# Which overhead star drag reel?? Shimano Ocea Jigger



## ArWeTherYet (Mar 25, 2007)

Hi all 
I've put my old Avet reel on ebay and sold off a couple of other reels I dont use and want to get a compact, light, smooooth and very durable reel for live baiting and heavy trolling.
Never could work the lever drag on the Avet properly and decided to stay away from lever drags, although the new Accurate Boss series look good. So I'm looking in the smallest series range, prefer narrow spool, fast retrieve and most probably will be using around 15lb line. I'm not into scull dragging fish in, I prefer to savour the moment. 

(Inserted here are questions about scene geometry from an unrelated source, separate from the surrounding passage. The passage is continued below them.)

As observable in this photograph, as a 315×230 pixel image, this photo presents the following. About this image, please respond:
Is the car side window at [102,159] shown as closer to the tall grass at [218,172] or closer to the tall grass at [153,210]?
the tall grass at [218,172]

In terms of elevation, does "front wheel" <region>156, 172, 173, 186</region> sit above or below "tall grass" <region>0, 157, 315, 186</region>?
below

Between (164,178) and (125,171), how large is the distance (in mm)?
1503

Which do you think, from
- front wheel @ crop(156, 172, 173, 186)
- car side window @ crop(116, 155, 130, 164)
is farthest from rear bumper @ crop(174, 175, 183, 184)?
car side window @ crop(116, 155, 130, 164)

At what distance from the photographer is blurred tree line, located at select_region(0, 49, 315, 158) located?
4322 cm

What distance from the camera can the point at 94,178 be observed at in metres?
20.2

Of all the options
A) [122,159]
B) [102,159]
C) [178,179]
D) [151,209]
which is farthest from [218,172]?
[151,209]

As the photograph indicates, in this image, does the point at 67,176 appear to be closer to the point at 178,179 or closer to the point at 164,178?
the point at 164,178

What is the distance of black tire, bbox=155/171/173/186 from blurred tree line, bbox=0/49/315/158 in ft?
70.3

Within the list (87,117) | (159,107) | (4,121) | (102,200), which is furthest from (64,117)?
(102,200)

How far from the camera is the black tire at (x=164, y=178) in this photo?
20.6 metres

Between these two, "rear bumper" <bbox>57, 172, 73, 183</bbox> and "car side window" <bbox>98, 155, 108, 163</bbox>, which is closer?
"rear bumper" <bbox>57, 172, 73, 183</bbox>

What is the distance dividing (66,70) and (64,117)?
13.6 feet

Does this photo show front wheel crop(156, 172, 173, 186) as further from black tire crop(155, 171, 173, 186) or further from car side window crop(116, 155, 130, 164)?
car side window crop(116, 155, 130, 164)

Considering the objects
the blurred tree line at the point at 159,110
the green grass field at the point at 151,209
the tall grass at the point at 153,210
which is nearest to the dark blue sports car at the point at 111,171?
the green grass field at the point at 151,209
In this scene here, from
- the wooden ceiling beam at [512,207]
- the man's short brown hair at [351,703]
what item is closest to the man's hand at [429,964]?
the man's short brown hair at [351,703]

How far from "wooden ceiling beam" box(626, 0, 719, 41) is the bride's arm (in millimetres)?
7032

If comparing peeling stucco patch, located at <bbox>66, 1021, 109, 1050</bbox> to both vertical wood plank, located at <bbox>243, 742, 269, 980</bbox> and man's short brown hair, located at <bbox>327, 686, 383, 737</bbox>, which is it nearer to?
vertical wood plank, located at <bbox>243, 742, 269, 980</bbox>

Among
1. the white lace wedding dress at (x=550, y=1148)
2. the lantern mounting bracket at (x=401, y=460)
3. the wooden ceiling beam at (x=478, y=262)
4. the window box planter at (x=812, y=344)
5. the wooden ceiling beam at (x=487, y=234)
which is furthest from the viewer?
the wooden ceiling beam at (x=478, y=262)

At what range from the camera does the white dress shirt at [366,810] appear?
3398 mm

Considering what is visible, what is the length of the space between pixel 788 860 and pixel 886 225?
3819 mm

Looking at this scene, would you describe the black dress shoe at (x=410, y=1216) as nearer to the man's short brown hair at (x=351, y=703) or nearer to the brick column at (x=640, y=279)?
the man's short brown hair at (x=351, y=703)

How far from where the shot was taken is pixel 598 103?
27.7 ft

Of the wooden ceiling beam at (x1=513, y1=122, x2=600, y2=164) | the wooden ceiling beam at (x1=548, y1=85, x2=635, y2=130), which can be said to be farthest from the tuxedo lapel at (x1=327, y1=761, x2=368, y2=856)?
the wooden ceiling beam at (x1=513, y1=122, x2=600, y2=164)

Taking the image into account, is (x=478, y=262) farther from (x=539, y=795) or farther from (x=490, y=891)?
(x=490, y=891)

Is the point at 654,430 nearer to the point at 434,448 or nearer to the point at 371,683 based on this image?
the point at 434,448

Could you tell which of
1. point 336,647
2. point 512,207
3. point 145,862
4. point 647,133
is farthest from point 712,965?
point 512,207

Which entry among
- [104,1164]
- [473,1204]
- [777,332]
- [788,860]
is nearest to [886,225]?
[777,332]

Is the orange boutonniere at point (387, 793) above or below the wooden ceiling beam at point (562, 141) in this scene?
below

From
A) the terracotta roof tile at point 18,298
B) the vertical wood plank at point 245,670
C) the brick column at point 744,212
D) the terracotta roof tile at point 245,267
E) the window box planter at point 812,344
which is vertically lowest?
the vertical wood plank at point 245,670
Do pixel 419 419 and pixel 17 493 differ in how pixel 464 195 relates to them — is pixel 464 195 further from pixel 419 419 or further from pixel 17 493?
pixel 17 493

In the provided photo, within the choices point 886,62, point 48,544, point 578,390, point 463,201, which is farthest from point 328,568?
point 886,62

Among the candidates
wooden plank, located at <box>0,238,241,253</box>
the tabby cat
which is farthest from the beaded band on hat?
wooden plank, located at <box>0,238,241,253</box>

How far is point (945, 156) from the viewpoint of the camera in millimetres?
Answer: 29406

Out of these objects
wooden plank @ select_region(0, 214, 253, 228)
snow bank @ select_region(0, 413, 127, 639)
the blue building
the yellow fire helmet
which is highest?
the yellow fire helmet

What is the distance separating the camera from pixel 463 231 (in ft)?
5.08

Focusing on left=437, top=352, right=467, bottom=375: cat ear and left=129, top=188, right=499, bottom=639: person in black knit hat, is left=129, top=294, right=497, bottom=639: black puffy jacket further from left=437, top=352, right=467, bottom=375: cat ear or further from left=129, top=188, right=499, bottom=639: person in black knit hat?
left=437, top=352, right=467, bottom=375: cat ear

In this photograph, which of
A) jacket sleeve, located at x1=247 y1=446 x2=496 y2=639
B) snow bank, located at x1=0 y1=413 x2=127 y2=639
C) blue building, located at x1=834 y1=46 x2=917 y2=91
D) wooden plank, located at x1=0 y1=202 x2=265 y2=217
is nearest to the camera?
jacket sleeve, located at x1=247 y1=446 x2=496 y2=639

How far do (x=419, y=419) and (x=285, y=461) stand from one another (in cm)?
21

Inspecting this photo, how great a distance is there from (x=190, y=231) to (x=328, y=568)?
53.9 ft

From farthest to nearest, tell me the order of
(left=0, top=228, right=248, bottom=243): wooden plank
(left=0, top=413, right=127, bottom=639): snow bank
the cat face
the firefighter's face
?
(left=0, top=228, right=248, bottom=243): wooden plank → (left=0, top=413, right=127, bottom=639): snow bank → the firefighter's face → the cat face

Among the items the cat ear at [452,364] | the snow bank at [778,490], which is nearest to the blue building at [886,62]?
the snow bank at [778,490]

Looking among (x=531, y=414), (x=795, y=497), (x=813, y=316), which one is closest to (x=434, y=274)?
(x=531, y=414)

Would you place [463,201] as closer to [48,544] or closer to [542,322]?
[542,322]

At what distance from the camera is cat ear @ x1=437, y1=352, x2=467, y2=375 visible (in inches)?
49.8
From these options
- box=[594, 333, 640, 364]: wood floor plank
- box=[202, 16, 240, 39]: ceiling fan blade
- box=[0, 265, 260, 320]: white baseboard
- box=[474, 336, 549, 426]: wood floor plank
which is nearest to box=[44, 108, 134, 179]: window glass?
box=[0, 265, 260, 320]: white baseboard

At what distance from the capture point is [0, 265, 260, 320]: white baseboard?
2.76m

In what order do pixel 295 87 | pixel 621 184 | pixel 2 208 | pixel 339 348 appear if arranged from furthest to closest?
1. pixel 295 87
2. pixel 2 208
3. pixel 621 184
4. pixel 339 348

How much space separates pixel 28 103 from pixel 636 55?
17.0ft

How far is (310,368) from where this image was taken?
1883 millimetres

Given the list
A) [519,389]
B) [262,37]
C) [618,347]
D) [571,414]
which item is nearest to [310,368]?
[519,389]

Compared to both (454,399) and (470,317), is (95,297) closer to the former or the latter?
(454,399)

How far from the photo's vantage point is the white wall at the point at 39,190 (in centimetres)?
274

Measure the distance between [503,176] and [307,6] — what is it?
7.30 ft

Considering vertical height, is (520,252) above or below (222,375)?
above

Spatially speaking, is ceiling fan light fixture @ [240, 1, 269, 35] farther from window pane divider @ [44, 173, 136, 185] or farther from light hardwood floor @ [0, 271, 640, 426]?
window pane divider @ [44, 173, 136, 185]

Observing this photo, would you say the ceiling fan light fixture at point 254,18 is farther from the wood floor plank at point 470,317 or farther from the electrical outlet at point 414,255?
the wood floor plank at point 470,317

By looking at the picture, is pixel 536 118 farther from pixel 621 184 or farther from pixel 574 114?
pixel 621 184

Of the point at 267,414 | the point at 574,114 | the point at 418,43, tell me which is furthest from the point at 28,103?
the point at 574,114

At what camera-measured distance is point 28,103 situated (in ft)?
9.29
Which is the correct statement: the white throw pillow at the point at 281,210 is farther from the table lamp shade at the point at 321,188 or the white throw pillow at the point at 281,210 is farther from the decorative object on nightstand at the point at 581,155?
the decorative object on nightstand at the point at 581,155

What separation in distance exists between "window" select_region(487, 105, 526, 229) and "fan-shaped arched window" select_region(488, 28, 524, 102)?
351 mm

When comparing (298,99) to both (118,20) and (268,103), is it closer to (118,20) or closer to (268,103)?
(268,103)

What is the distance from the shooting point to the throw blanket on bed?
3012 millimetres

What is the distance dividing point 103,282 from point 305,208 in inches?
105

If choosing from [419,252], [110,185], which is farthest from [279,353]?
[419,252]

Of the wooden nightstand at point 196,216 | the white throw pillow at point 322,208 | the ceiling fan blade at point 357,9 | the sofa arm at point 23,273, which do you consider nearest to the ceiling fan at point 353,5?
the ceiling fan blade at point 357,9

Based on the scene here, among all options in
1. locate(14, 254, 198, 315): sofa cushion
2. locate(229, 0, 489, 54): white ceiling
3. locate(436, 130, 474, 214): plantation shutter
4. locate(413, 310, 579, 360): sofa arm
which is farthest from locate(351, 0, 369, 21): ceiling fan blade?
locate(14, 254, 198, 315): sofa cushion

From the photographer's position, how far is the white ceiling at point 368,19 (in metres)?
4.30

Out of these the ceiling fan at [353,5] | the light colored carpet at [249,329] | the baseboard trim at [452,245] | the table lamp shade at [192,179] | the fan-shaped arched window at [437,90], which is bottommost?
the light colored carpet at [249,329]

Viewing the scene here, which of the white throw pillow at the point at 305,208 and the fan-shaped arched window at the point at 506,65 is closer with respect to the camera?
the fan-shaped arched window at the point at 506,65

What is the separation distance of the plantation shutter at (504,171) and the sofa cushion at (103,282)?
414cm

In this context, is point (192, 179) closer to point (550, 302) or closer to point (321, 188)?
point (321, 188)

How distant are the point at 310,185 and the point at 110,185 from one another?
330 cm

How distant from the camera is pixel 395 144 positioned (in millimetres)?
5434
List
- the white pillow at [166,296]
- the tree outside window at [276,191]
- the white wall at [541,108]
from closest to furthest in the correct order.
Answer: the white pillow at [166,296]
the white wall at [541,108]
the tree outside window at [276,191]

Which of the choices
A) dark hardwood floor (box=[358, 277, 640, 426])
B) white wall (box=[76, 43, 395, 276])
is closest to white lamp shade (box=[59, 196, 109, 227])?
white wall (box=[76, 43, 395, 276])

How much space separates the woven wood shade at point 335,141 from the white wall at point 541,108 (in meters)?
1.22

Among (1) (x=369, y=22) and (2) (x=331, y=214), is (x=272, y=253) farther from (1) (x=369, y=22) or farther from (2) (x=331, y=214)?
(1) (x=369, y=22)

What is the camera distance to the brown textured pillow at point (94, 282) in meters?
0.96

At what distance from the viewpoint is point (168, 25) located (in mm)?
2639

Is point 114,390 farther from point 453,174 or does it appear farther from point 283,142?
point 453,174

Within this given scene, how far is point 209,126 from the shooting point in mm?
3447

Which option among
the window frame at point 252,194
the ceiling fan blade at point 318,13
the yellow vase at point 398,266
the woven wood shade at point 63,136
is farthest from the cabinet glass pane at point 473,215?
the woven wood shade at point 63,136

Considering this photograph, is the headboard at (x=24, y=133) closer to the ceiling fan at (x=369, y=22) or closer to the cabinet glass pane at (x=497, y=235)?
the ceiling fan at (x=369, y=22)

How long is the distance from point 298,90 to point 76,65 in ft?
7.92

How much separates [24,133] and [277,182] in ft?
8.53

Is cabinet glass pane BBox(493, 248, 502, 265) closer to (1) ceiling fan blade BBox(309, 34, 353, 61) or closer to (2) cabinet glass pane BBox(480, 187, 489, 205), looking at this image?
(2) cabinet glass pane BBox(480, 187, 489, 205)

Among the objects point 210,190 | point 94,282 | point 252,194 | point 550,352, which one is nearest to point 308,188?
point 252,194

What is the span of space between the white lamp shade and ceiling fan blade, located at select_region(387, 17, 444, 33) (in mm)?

So this is what I've come up with so far, any advise would be appreciated.

Daiwa Saltist STT 20H http://www.daiwafishing.com.au/daiwa.cf ... ct=saltist
Probably best suit my perpose, but will it be durable enough? and it doesnt come in a narrow spool

Daiwa Saltiga http://www.daiwafishing.com.au/daiwa.cf ... =saltigaoh
Looks very good, light and very durable, but is it over kill and how smooth will it be with lighter lines?

Okuma Cedros http://www.okuma.com.au/Okumahome/show_ ... eid=Cedros
No real idea on this one. Not sure on Okuma, they tend to use poor quality bearings and are heavy.

Shimano Torium TOR14 http://www.shimanofish.com.au/publish/c ... orium.html
Similar to the Saltist, not sure which would be best, but the base Torium looks nice and compact.

Shimano Trinidad N16N http://www.shimanofish.com.au/publish/c ... nidad.html
Similar to the Saltiga, not sure which is best.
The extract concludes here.